Intervention de Jean-Raymond Hugonet

Réunion du 2 décembre 2020 à 21h00
Loi de finances pour 2021 — Compte de concours financiers : avances à l'audiovisuel public

Photo de Jean-Raymond HugonetJean-Raymond Hugonet :

Madame la présidente, madame la ministre, mes chers collègues, l’année 2020 devait être celle de la « grande loi » audiovisuelle. Le temps semblait venu de mettre un terme aux désordres nés de l’absence de pilotage stratégique et de la multiplication des tutelles. Cette réforme de la gouvernance devait s’accompagner d’une réforme du financement, au travers de la modernisation de la contribution à l’audiovisuel public (CAP).

Votre prédécesseur, madame la ministre, nous avait assuré voilà deux ans que la réforme de la CAP aurait lieu dans le PLF 2021 au plus tard !

À ce stade, une formule du génial Edgar Faure me vient à l’esprit pour qualifier la situation de l’audiovisuel public français : « Voilà que s’avance l’immobilisme, et nous ne savons comment l’arrêter. » §En revanche, nous savons aujourd’hui que le Gouvernement a renoncé à réformer efficacement le secteur de l’audiovisuel. Ce renoncement constitue d’abord un choix du Gouvernement, et non une conséquence de la crise sanitaire.

Non seulement ces deux réformes auraient pu être engagées plus tôt dans le quinquennat, mais il restait encore suffisamment de temps pour les mettre en œuvre d’ici à 2022.

Le seul horizon de votre majorité semble donc être celui de la trajectoire budgétaire 2018-2022, qui aura pour conséquence de baisser en 2021 de 70 millions d’euros la ressource publique tout en maintenant inchangé le tarif de la CAP.

C’est évidemment insuffisant pour faire face à l’offensive des plateformes américaines, qui engrangent des millions d’abonnés et devraient prochainement accroître l’attractivité de leurs offres en programmes français. Ce sera en effet une conséquence paradoxale de la directive européenne sur les services de médias audiovisuels (SMA) que d’accentuer la différence d’attractivité entre les médias historiques et les nouveaux acteurs.

Notre secteur des médias est en danger, et le Gouvernement semble détourner le regard en considérant qu’il n’y a pas d’urgence. Or la crise sanitaire est venue rappeler que la grande dépendance des sociétés de l’audiovisuel public au développement de leurs ressources propres pouvait constituer une véritable faiblesse.

Un service public a besoin de stabilité et de prévisibilité pour développer ses missions ! Depuis 2017, c’est un surcroît de précarité qui leur a été proposé !

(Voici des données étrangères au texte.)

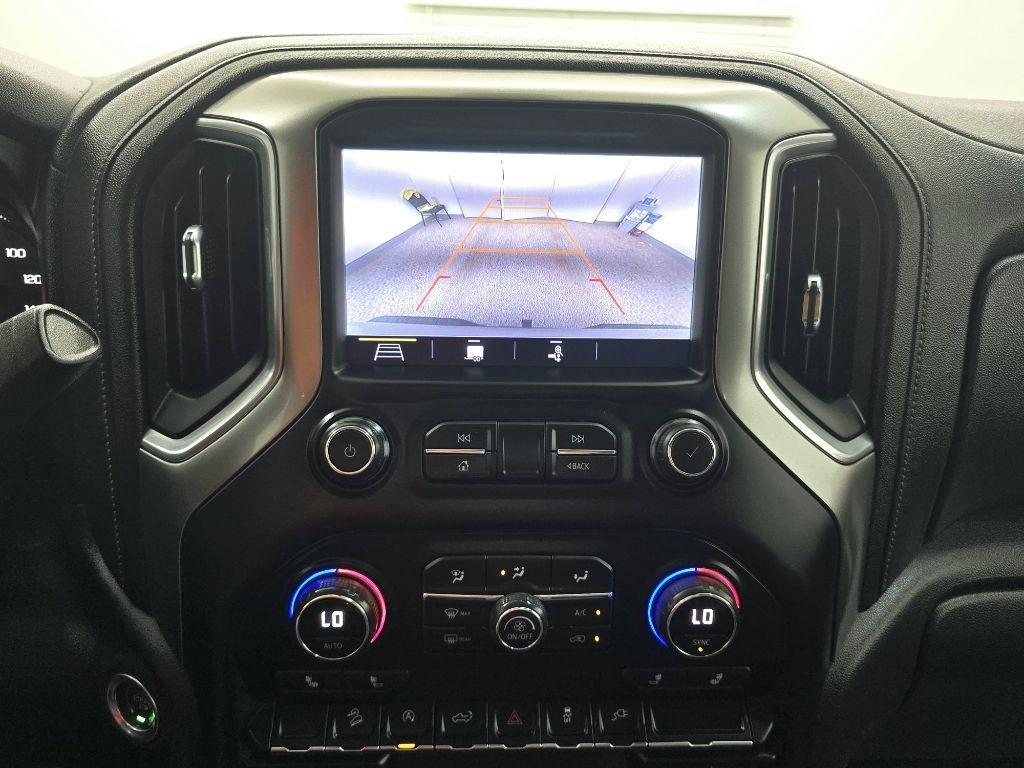 Chevrolet Silverado 1500 LT Crew Cab 4WD 2019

Une remise à plat des modèles économiques n’a jamais été aussi nécessaire. Nous étions prêts à ouvrir ce débat au Sénat. Par exemple, la suppression à terme de la publicité sur les antennes publiques pour la réserver aux chaînes privées conserve toute sa pertinence.

Madame la ministre, nous ne partageons pas le manque d’ambition du Gouvernement pour l’audiovisuel public, et nous regrettons le temps perdu jusqu’à la fin du quinquennat.

Ce désaccord stratégique n’est pas contradictoire avec quelques satisfecit.

Nous soutenons ainsi l’enveloppe de 70 millions d’euros issue du plan de relance, ainsi que l’intention du Gouvernement de négocier avec les entreprises de l’audiovisuel public des contrats d’objectifs et de moyens (COM) sur la période 2020-2022 comportant enfin des objectifs communs.

Si notre commission a considéré que le Gouvernement pouvait et devait mieux faire en matière d’audiovisuel, elle a toutefois émis, mais – vous l’aurez compris – sans entrain, un avis favorable à l’adoption des crédits du compte de concours financiers « Avances à l’audiovisuel public » du projet de loi de finances pour 2021.